Un altro esempio è la parola “appennino”, composta di “alpe” e di “penna”, quest’ultima utilizzata con il significato di roccia, cima o montagna e serve per indicare luoghi vicini o a ridosso di monti. Ebbene la stessa parola la troviamo nella lingua spagnola con la medesima radice e lo stesso significato (“peña”), mentre in Gran Bretagna ci sono i Monti Pennini ed altri esempi si potrebbero fare.

Non è irrilevante scoprire che esiste, o potrebbe esistere, una condivisione culturale su una data superficie di territorio, perché l’assegnazione di un nome a un luogo, il normale esercizio toponimico, è un gesto con cui si assegna un valore.

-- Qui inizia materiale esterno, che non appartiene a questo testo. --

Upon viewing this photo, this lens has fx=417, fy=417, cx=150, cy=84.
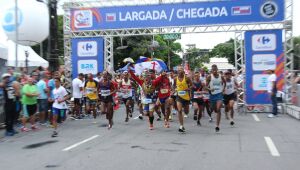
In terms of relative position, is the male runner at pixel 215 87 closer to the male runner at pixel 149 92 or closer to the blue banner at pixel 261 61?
the male runner at pixel 149 92

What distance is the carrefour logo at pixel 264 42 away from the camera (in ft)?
59.1

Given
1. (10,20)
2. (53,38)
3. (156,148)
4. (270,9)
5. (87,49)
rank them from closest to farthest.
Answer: (156,148)
(10,20)
(53,38)
(270,9)
(87,49)

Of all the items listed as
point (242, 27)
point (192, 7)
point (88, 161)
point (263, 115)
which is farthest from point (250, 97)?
point (88, 161)

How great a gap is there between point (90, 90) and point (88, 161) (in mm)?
9117

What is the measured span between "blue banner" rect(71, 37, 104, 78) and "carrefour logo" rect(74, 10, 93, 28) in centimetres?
69

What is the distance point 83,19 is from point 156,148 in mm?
11792

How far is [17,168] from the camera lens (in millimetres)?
7570

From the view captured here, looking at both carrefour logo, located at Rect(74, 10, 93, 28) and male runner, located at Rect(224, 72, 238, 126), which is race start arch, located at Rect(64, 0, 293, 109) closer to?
carrefour logo, located at Rect(74, 10, 93, 28)

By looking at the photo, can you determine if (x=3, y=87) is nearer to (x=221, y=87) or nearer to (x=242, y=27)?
(x=221, y=87)

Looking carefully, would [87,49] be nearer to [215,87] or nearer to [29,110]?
[29,110]

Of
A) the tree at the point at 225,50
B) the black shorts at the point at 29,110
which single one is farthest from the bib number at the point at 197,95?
the tree at the point at 225,50

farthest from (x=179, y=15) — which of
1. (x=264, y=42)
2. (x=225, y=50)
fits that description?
(x=225, y=50)

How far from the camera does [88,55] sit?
65.8 feet

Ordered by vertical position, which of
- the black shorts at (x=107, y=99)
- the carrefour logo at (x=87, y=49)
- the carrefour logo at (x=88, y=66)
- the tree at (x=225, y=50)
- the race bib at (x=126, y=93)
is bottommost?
the black shorts at (x=107, y=99)
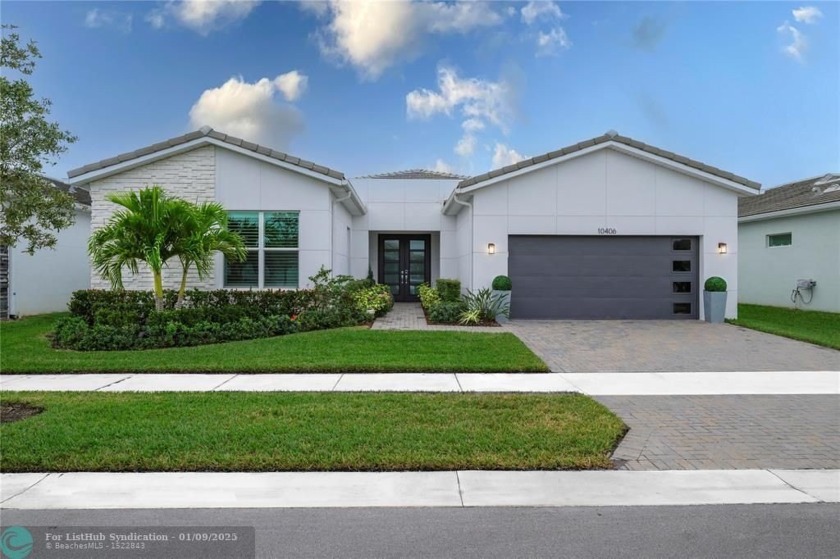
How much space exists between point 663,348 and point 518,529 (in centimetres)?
787

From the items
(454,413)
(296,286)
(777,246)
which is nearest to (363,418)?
(454,413)

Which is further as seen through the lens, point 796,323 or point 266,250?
point 796,323

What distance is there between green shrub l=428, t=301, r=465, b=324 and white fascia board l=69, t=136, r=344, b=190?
402 cm

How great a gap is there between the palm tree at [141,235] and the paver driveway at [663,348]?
770 cm

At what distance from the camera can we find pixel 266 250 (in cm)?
1314

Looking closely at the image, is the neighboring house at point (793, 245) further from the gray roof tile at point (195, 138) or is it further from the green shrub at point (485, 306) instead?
the gray roof tile at point (195, 138)

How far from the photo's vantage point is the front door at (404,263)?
1953cm

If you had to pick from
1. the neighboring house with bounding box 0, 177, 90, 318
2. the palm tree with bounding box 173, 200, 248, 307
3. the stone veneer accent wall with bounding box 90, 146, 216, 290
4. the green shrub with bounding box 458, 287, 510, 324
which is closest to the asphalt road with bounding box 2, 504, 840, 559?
the palm tree with bounding box 173, 200, 248, 307

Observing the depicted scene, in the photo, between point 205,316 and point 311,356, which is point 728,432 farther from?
point 205,316

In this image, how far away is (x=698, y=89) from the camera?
16078 mm

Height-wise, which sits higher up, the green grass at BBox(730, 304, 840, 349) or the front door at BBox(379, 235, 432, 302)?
the front door at BBox(379, 235, 432, 302)

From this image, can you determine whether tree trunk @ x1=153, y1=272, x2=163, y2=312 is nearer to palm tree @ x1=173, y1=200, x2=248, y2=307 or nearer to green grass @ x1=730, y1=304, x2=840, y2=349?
palm tree @ x1=173, y1=200, x2=248, y2=307

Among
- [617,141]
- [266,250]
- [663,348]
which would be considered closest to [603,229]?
[617,141]

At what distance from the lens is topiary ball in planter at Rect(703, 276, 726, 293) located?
1376 centimetres
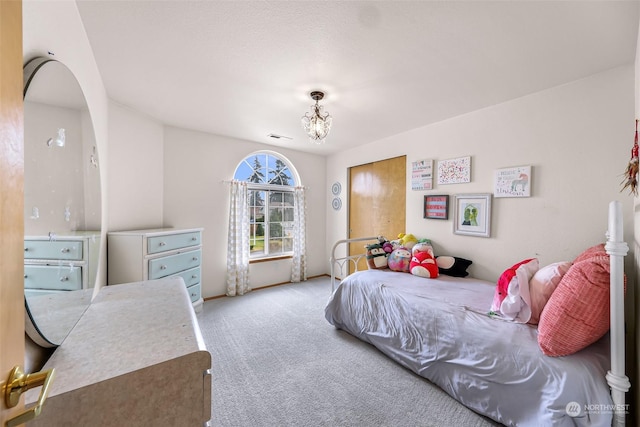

La toponomastica denuncia una scansione valoriale della superficie terrestre; in altre parole lo spazio geografico diventa territorio nel momento in cui lo si abita, lo si carica di senso e gli si assegnano delle funzioni, allora nasce anche un sentimento di appartenenza al territorio stesso.
A questo punto il senso del territorio si trasmette, tanto è vero che i nomi dei luoghi, che sappiamo essere stati assegnati più di tremila anni fa, sono sopravvissuti fino a noi.
Allora non mi stupisce che tutta l’Europa, avendo probabilmente radici di questo tipo, condivida una serie di comuni denominatori, diversamente rielaborati in spazi diversi nel corso dei secoli, ma che al fondo si possono riconoscere in qualcosa che consente di parlare di una grande, estesa, possibile, unione europea.